Tan Dun, sans doute le plus célèbre de tous les compositeurs chinois, adopte une position bien plus habile. Il ne rejette en rien son appartenance à une double culture. Et son parcours est un modèle : né en 1957 dans la province chinoise du Hou Nan, il a passé huit ans au Conservatoire Central de Pékin après avoir travaillé deux ans dans les rizières durant la révolution culturelle, puis comme arrangeur pour la troupe provinciale de l’Opéra de Pékin. En 1986, une bourse de Columbia University lui a permis de s’installer à New York où il vit encore. Sa renommée de compositeur (et de chef d’orchestre) tient à son « sens dramatique… (ses) harmonies merveilleusement expressives… (ses) couleurs pleines d’imagination » (London times). C’est le seul artiste chinois à être programmé régulièrement dans des lieux tels que l’Opéra-Bastille, le Concertgebouw d’Amsterdam, le Lincoln Center de New York ou le Royal Festival Hall de Londres… la plupart des festivals, les grands orchestres jouent sa musique ou font appel à ses talents de chef. Il vient d’ailleurs d’être récemment nommé à la tête du BBC Scottish Symphony.
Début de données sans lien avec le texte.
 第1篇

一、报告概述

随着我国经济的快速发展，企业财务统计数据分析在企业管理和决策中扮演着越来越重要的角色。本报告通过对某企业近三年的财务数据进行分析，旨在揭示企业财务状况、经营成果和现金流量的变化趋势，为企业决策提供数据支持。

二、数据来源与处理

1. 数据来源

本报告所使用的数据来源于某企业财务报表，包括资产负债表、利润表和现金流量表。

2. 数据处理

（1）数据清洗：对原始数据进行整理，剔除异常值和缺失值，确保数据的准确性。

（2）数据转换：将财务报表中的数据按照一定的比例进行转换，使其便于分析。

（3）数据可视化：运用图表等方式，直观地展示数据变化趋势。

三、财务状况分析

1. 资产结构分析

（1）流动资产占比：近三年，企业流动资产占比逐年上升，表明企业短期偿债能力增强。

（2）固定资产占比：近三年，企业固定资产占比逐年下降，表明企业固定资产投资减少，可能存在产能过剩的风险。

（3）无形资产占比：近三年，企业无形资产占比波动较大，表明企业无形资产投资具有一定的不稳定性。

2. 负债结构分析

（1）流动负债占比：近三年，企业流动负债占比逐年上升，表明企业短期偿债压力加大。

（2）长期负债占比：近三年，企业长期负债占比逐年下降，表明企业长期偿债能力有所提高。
Outre ses compositions classiques, Tan Dun est connu pour ses projets expérimentaux : musique pour papier, pour eau, pour céramiques, pour pierres… Il travaille aussi avec des artistes d’autres disciplines, chorégraphes, metteurs en scène ; il interprète également ses propres œuvres en soliste.
Titulaire de nombreux prix internationaux, ce jeune compositeur est une chance pour les autres artistes chinois : son talent et sa reconnaissance internationale peuvent leur permettre d’échapper à un nationalisme exclusif de toute influence étrangère. Tan Dun offre ainsi une réponse généreuse face aux théories nationalistes de Qu Xiasong.
Lire notre chronique de Terre de Chine, album de la jeune pianiste Jia Zhong (Accord), consacré à une série de compositions sur des mélodies populaires chinoises.
Le site de la médiathèque de l’IRCAM propose une série de 17 biographies de compositeurs chinois.
L’enregistrement de la composition orchestrale On Taoism de Tan Dun (par Koch Schwann) fut élu meilleur disque de l’année 1994 par la BBC. Toutes les oeuvres de Tan Dun sont éditées par les Éditions Chester. On trouve aisément 5 des 6 albums de Tan Dun dont Ghost opera (chez None such) et Out of Peking, opéra pour violon solo et orchestre (chez Ondine).